Immunopathology Section, Laboratory of Immunology, National Eye Institute, National Institutes of Health, Bethesda, MD 20892-1857, USA.
Lab Invest. 2011 Apr;91(4):519-26. doi: 10.1038/labinvest.2010.184. Epub 2010 Nov 1.
Tissue factor (TF) is the primary initiator of blood coagulation. In addition to hemostasis, TF can initiate intracellular signaling and promote inflammation and angiogenesis, the key processes underlying the pathogenesis of age-related macular degeneration (AMD). AMD, the leading cause of irreversible blindness among the elderly, involves many genetic and environmental risk factors, including oxidative stress and inflammation. In this study, TF expression was examined in human AMD tissue and in the eyes of a model of AMD, the Ccl2(-/-)/Cx3cr1(-/-) (DKO) mouse, as well as in the ARPE-19 cell line after lipopolysaccharide (LPS) and H(2)O(2) stimulation. Total RNA was extracted from tissue samples and further analyzed by real-time RT-PCR. Immunohistochemistry was performed to evaluate TF protein expression.
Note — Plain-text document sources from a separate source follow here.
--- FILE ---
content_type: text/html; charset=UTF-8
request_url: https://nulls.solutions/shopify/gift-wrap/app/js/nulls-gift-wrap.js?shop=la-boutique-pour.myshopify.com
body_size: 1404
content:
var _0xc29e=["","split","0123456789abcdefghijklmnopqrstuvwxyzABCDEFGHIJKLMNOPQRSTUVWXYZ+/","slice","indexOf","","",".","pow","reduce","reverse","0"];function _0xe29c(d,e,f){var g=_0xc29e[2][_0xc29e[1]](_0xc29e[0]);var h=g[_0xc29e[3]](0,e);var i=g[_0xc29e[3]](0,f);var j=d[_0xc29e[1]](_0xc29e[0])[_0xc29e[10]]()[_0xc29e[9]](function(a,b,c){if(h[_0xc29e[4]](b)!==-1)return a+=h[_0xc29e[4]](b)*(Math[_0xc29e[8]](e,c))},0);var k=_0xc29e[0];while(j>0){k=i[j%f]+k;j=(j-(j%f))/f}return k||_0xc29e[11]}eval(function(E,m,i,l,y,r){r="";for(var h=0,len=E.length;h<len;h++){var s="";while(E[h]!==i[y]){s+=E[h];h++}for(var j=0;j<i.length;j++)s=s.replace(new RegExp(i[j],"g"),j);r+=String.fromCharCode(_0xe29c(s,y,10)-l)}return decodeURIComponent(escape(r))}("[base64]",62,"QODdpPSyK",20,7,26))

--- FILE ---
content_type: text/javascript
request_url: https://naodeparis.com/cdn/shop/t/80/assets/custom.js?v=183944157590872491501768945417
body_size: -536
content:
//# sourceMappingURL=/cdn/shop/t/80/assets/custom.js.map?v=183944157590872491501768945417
In the human retina, a 32-fold increase of TF mRNA expression was detected in AMD macular lesions compared with normal maculae. TF protein expression was also enhanced in human AMD maculae. Similarly, TF transcript and protein expression were moderately increased in retinal lesions, neuroretinal tissue, and cultured RPE cells of DKO mice compared with age-matched wild-type mice. TF expression level correlated with age in both wild-type and DKO mice. In order to better understand how AMD might lead to enhanced TF expression, 1, 5, and 10 μg/ml LPS as well as 100 and 200 μM H(2)O(2) were used to stimulate ARPE-19 cells for 24 and 2 h, respectively. LPS treatment consistently increased TF transcript and protein expression. H(2)O(2) alone or in combination with LPS also moderately enhanced TF expression. These results indicate that upregulated TF expression may be associated with AMD, and inflammatory and oxidative stress may contribute to TF expression in AMD eyes.
组织因子(TF)是血液凝固的主要启动子。除了止血作用外,TF 还可以启动细胞内信号转导,促进炎症和血管生成,这是年龄相关性黄斑变性(AMD)发病机制的关键过程。AMD 是导致老年人不可逆性失明的主要原因,涉及许多遗传和环境风险因素,包括氧化应激和炎症。在这项研究中,研究人员检测了人 AMD 组织和 AMD 模型(Ccl2(-/-)/Cx3cr1(-/-)(DKO)小鼠)眼中的 TF 表达,以及脂多糖(LPS)和 H₂O₂刺激后的 ARPE-19 细胞系中的 TF 表达。从组织样本中提取总 RNA,并通过实时 RT-PCR 进一步分析。进行免疫组织化学染色以评估 TF 蛋白表达。在人类视网膜中,与正常黄斑相比,AMD 黄斑病变中 TF mRNA 表达增加了 32 倍。AMD 黄斑中 TF 蛋白表达也增强。同样,与年龄匹配的野生型小鼠相比,DKO 小鼠的视网膜病变、神经视网膜组织和培养的 RPE 细胞中 TF 转录物和蛋白表达适度增加。TF 表达水平与野生型和 DKO 小鼠的年龄相关。为了更好地了解 AMD 如何导致 TF 表达增强,用 1、5 和 10μg/ml LPS 以及 100 和 200μM H₂O₂分别刺激 ARPE-19 细胞 24 和 2 小时。LPS 处理一致增加了 TF 转录物和蛋白表达。单独的 H₂O₂或与 LPS 联合也适度增强了 TF 表达。这些结果表明,上调的 TF 表达可能与 AMD 有关,炎症和氧化应激可能导致 AMD 眼中的 TF 表达。